Friday, January 18, 2008

Blunder

Not long ago, a survey in Massachusetts General Hospital told us that nearly half of doctors admitted to witnessing a serious medical error but not reporting it. According to another survey published this week, most doctors in three United States teaching hospitals agreed that reporting errors improves quality of care, although only a little over half said they understood how to do so; only 18% said they had actually reported a minor error and 4% a major error.

How can this be, I muse, that reporting medical errors lead to improved quality of care? As appealing as such contention seems, I am loath to suggest that reporting medical errors is the reason for improved medical care. This reminds me of a project Early Childhood Longitudinal Study that I learned from the book Freakonomics. This monumental project was undertaken in the late 1990s when more than twenty thousand children from kindergarten through the fifth grade were followed up in the United States, with measurement of the students' academic performance. As it turns out, a spanked child is associated with better test scores. Taken at face value, this would have appeared to advocate parenting with the dogma "spare the rod and spoil the child". Upon second thought, the survey included direct interviews with the children’s parents. Imagine a parent who would have to sit knee to knee with a government researcher and admit to spanking his child. This would suggest that a parent who does so is simply more honest. Honesty, a so-called confounder in statistical term, is in reality more important to good parenting than spanking is to bad parenting. After all, I reason, we should pride ourselves on a hospital where error discussions are valued. The "incidence" of medical errors is going to be the lowest when the system for reporting problems is stacked against the whistle-blower who punishes and ostracizes the doctors reporting medical mistakes.

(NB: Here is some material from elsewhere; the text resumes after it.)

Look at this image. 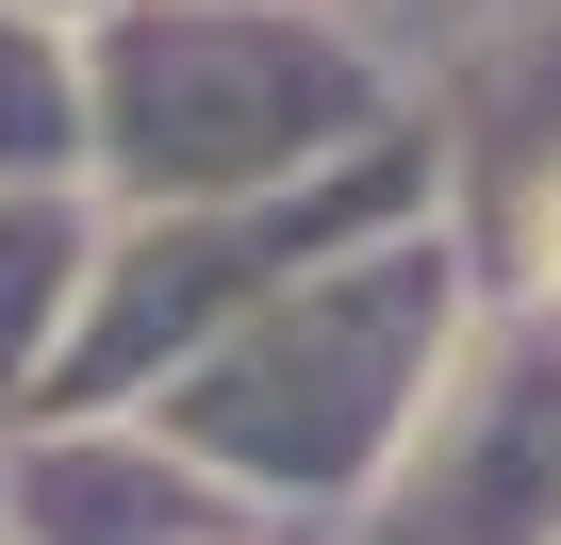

On the other hand, one might often hear that the hospital with the highest number of medical error reporting is the most malicious one overwhelmed with medical blunders. Such wayward thinking reminds us of another folktale of the czar, who learned that the most disease-ridden province in his empire was also the province with the most doctors. His solution? The almighty czar promptly ordered all the doctors shot dead.

2 comments:

Edmond Chow said...

Statistic is indeed difficult to interpret. Great article.

KM Chow said...

The tricky bit of statistics is that they are like swim-wear - what thy reveal is suggestive but what they conceal is vital.